Posted on Thu, Apr. 04, 2002 story:PUB_DESC
El canciller incómodo

 
Haber despertado de los mitos de la revolución, del guevarismo, del maoísmo y de toda la amplia gama de estalinismos embrutecedores y genocidas no equivale a la resignación, sino a la maduración y sensatez. Ese es el despertar que parece haber experimentado el actual canciller de México, Jorge Castañeda, como atestiguan sus libros La utopía desarmada y La vida en rojo, la mejor biografía que se ha escrito de Ernesto Guevara, la Evita de los cubanos. Pero en América Latina aún abundan los que no despiertan de esos viejos mitos y, sobre todo, los que viven a costa de ellos. Entre estos últimos se hallan Fidel Castro y sus secuaces. Que nadie se asombre, entonces, de la brutal campaña de descrédito que han emprendido contra Castañeda desde la impunidad de su feudo caribeño.

Los antecedentes históricos de la vendetta castrista contra Castañeda hay que rastrearlos en esas dos obras y, en particular, en la biografía de Guevara, en la que la minuciosa constatación de sus fracasos como guerrillero, economista, padre de familia y líder de masas opaca los tibios elogios del personaje. Pero nada de esto habría provocado la enconada ira de Castro, que conoció bien a Guevara y probablemente comparte el juicio crítico de Castañeda. Lo que con seguridad desató su ira fue la conclusión del libro de que ``es probable que Fidel Castro hubiera resuelto que un Che mártir en Bolivia servía más a la revolución que un Che vivo, abatido y melancólico en La Habana. Uno permitía crear un mito, avalar decisiones cada día más engorrosas, construir el martirio emblemático que la revolución requería para colocarlo en el panteón de sus héroes''.

= = = = = = =

TAREA 1:
Responde según el documento fuente:
(a) ¿Qué cargo ocupa Jorge Castañeda?
(b) ¿Cuáles son los dos libros suyos que se citan?
(c) ¿En qué cuatro facetas se constatan los fracasos de Guevara en su biografía?
TAREA 2:
Copia textualmente el fragmento del documento fuente desde "Haber despertado de" hasta "su feudo caribeño.".
Responde solo con lo que dice el documento fuente.

SEGMENTO DE DATOS:
= = = = = = =

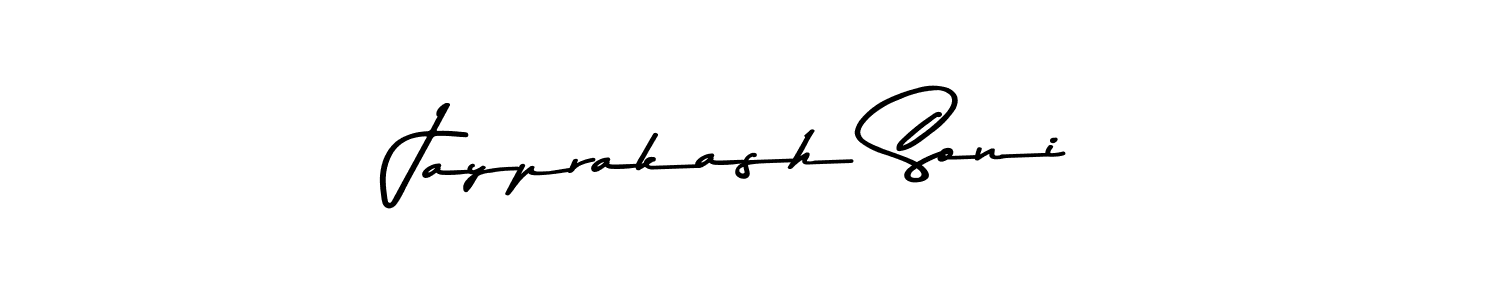 How to make Jayprakash Soni name signature. Use Asem Kandis PERSONAL USE style for creating short signs online. This is the latest handwritten sign. Jayprakash Soni signature style 9 images and pictures png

= = = = = = =

RESPUESTA FINAL 1:
(a) Canciller de México.
(b) La utopía desarmada y La vida en rojo.
(c) Como guerrillero, economista, padre de familia y líder de masas.

RESPUESTA FINAL 2:
Haber despertado de los mitos de la revolución, del guevarismo, del maoísmo y de toda la amplia gama de estalinismos embrutecedores y genocidas no equivale a la resignación, sino a la maduración y sensatez. Ese es el despertar que parece haber experimentado el actual canciller de México, Jorge Castañeda, como atestiguan sus libros La utopía desarmada y La vida en rojo, la mejor biografía que se ha escrito de Ernesto Guevara, la Evita de los cubanos. Pero en América Latina aún abundan los que no despiertan de esos viejos mitos y, sobre todo, los que viven a costa de ellos. Entre estos últimos se hallan Fidel Castro y sus secuaces. Que nadie se asombre, entonces, de la brutal campaña de descrédito que han emprendido contra Castañeda desde la impunidad de su feudo caribeño.